--- start TEXT BLOCK ---
Roasted Duck Legs with Black Pepper Sauce for Memorable Meals

Experience Roasted Duck Legs with Black Pepper Sauce, a delightful dish with rich flavors perfect for any occasion.
Prep Time 15 minutes
Cook Time 45 minutes
Marinating Time 2 hours
Total Time 3 hours
Servings: 4 legs
Course: Lunch
Cuisine: Asian
Calories: 350

Ingredients
  

For the Duck
  • 4 legs Duck Legs One leg per person provides a generous serving.
  • 2 tablespoons Ginger Use fresh ginger for the best flavor.
  • to taste Salt Adjust according to your taste preferences.
  • 2 tablespoons Rice Wine or Sake Adds depth; dry white wine can be used if needed.
For the Marinade
  • 1 tablespoon Whole Black Peppercorns Adjust for heat.
  • 3 cloves Garlic Minced for enhancing flavors.
  • 4 tablespoons Light Soy Sauce Opt for low-sodium for a healthier choice.
  • 2 tablespoons Oyster Sauce Substitute with hoisin for a twist.
  • 2 tablespoons Shaoxing Wine Dry sherry is a good substitute.
  • 1 tablespoon Sugar Adjust according to preference.
  • 1 tablespoon Sesame Oil Replace with vegetable oil if necessary.
--- end TEXT BLOCK ---
• **REQUIRED TASKS**
1: Rewrite the part of the duck legs recipe that opens with the words containing "Prep Time 15" and closes with "a generous serving.", swapping "Asian" for "Japanese".
2: In the duck legs recipe, how long is the marinating time?
3: Carry on the duck legs recipe from its last line.
--- start EXTRACTED ENTRIES ---
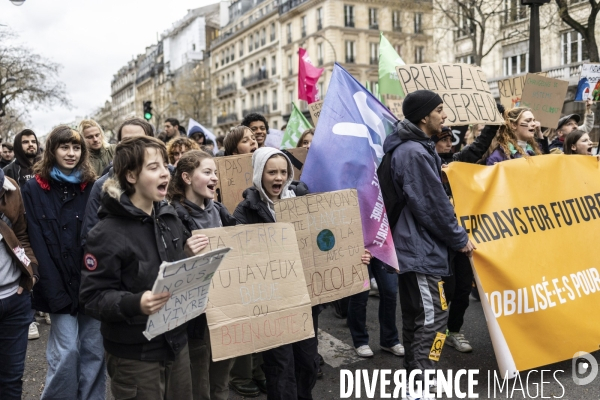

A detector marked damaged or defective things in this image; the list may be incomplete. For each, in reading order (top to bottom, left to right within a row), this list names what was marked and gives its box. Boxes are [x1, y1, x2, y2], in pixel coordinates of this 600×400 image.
--- end EXTRACTED ENTRIES ---
--- start EXTRACTED ENTRIES ---
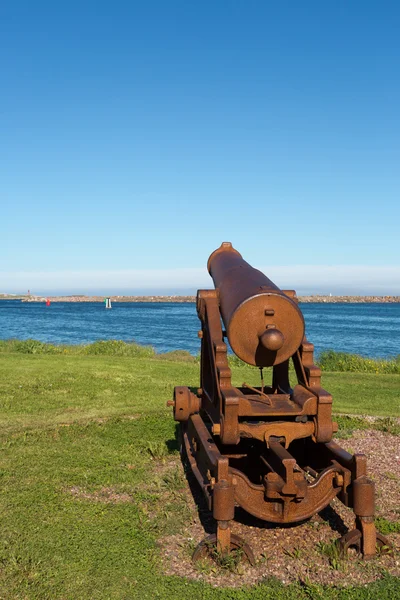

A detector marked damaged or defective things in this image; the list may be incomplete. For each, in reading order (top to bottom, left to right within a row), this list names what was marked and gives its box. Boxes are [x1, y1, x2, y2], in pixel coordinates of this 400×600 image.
--- end EXTRACTED ENTRIES ---
• **WRITTEN RESPONSES**
1:
Prep Time 15 minutes
Cook Time 45 minutes
Marinating Time 2 hours
Total Time 3 hours
Servings: 4 legs
Course: Lunch
Cuisine: Japanese
Calories: 350

Ingredients
  

For the Duck
  • 4 legs Duck Legs One leg per person provides a generous serving.

2: 2 hours

3:
For the Sauce
  • 1 cup Water To adjust the sauce's consistency.

Equipment

  • Oven
  • mixing bowl
  • baking tray
  • metal rack
  • Saucepan

Method
 

Preparation Steps
  1. Preheat your oven to 205°C (400°F) and prepare your duck legs by lightly piercing the meat and scoring the skin.
  2. Combine remaining grated ginger, whole black peppercorns, minced garlic, light soy sauce, oyster sauce, Shaoxing wine, sugar, and sesame oil in a bowl to create the marinade.
  3. Pat duck legs dry and coat with the marinade, then refrigerate for 1-2 hours or overnight for deeper flavor.
  4. Allow the marinated duck legs to return to room temperature while preheating the oven to 205°C (400°F).
  5. Line a baking tray with aluminum foil and place a metal rack on top. Arrange the duck legs skin-side up and roast for approximately 35 minutes.
  6. Prepare the sauce by heating the reserved marinade and adding water until desired consistency is reached, simmering for about 10 minutes.
  7. Serve the roasted duck legs with the warm black pepper sauce drizzled on top.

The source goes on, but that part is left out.